When we reached the last few images, I showed her two images I had hesitated to include. I guess I stuck them in because they were the most recent. And new stuff always feels relevant.
There was a shift. She leaned in slightly.
“These are something else,” she said.
“These don’t belong with the rest.”
She wasn’t wrong.
That was the problem.
It bothered me because the pieces didn’t fit into how I’d been marketing the work. I must say, the dumbest advice I’ve taken from the current zeitgeist is to niche down. And yes, selling an elevator pitch is easier, but for me retrospectively, it’s caged me in.
It was not different to me because it came out of and is part of my artistic process. Just a little too far out of the spectrum of what I’d shown until now.
It made me feel like I needed to rethink how to represent my work, and part of my work is to always be working. One image will lead to an idea for another, and so on.
Until now, I’d shown the end product, never the actual work.
Does that make sense?
I felt like I’d never shown anything before.
In high school I’d taken journalism, worked for the school paper, and even had a crew of rogue classmates, and we put out a little pirate newspaper filled with stuff we couldn’t place in the official school paper.
Along with my love for print magazines, from skate mags to cultural mags like Details, to the photography books I love and buy too many of.
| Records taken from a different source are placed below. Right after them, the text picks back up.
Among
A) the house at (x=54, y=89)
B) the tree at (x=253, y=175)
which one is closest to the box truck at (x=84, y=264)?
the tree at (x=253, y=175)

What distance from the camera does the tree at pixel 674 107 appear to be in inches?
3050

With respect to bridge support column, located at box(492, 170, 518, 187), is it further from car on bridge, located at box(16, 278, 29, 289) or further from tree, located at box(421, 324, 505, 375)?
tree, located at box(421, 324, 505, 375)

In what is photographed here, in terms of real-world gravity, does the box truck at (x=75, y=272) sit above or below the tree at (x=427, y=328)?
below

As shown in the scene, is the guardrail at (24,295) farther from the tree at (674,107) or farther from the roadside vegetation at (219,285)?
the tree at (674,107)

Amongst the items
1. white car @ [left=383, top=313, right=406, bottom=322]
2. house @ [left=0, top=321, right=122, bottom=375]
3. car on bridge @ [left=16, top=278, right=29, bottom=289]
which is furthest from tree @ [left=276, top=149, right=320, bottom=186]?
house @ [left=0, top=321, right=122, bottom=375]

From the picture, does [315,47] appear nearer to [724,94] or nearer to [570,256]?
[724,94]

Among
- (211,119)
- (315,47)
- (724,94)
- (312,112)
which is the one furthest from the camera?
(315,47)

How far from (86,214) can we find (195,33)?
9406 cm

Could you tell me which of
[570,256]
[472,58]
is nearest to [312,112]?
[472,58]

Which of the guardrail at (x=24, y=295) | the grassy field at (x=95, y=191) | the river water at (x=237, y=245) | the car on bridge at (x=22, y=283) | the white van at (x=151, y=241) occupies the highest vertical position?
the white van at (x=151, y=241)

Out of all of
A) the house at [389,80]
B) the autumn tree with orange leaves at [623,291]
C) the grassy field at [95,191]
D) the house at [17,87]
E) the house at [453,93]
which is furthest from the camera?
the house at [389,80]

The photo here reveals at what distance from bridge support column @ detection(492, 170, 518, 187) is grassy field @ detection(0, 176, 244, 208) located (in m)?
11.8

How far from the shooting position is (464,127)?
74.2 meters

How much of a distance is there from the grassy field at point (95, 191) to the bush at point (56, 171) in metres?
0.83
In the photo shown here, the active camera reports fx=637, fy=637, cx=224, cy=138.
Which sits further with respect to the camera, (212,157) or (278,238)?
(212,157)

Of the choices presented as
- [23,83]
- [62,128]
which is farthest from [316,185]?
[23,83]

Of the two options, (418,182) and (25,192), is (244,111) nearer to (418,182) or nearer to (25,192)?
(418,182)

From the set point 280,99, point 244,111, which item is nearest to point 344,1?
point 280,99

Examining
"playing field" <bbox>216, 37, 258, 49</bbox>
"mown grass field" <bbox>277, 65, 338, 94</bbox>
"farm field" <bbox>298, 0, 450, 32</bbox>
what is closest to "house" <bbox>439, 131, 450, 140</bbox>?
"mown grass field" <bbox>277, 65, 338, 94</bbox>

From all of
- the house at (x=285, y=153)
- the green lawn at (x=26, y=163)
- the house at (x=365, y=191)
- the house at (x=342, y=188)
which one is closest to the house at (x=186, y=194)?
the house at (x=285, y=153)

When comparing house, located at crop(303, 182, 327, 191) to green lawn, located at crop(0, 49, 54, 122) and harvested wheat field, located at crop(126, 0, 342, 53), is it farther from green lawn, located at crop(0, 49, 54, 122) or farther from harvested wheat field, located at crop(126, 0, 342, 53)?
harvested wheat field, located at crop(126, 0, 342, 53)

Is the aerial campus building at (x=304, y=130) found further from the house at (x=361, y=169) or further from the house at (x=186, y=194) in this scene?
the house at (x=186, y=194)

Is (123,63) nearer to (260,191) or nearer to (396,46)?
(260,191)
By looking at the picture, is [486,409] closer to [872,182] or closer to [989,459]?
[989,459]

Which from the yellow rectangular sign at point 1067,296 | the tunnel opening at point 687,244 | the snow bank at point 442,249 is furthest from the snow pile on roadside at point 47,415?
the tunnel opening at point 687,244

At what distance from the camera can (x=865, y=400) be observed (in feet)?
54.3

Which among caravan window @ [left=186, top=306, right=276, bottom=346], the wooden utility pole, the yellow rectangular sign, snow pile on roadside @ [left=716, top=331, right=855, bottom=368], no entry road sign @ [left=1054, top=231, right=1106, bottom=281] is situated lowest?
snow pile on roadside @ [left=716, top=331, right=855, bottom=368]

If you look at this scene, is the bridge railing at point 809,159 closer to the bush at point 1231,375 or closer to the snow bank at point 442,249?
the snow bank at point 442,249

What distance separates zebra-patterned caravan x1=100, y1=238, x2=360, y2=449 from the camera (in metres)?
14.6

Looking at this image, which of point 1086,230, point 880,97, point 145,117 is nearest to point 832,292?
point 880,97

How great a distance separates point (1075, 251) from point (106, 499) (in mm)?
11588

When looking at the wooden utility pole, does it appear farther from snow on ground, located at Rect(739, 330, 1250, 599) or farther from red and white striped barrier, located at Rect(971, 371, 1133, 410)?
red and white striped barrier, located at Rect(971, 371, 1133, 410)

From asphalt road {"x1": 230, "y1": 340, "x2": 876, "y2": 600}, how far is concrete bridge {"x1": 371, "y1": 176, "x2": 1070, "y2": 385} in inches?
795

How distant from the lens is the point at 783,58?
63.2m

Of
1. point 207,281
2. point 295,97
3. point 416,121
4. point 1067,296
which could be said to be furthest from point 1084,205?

But I didn’t want it to be a photo zine. I wanted to include copy. I feel copy is important, and making images that hang on the wall, or making images in the reader’s brain, is somehow the exact same thing.
And that’s how the idea developed and marinated for the greater part of 2025. I’d been given some time and a good excuse to be less productive and performative with my art.
I went on parental leave and quietly worked on what I wanted the magazine to be.
It stopped being an idea when I bought and hung a whiteboard in the studio and started working on the layout physically.
It really stopped being an idea when it showed up on the doorstep.
I still have a portfolio. I don’t even think it’s better than the one I showed the gallerist.
What has happened, more than redefining the niche, is that the magazine is now the canvas. Each issue ends up a relic and a time document.
I called it Team People.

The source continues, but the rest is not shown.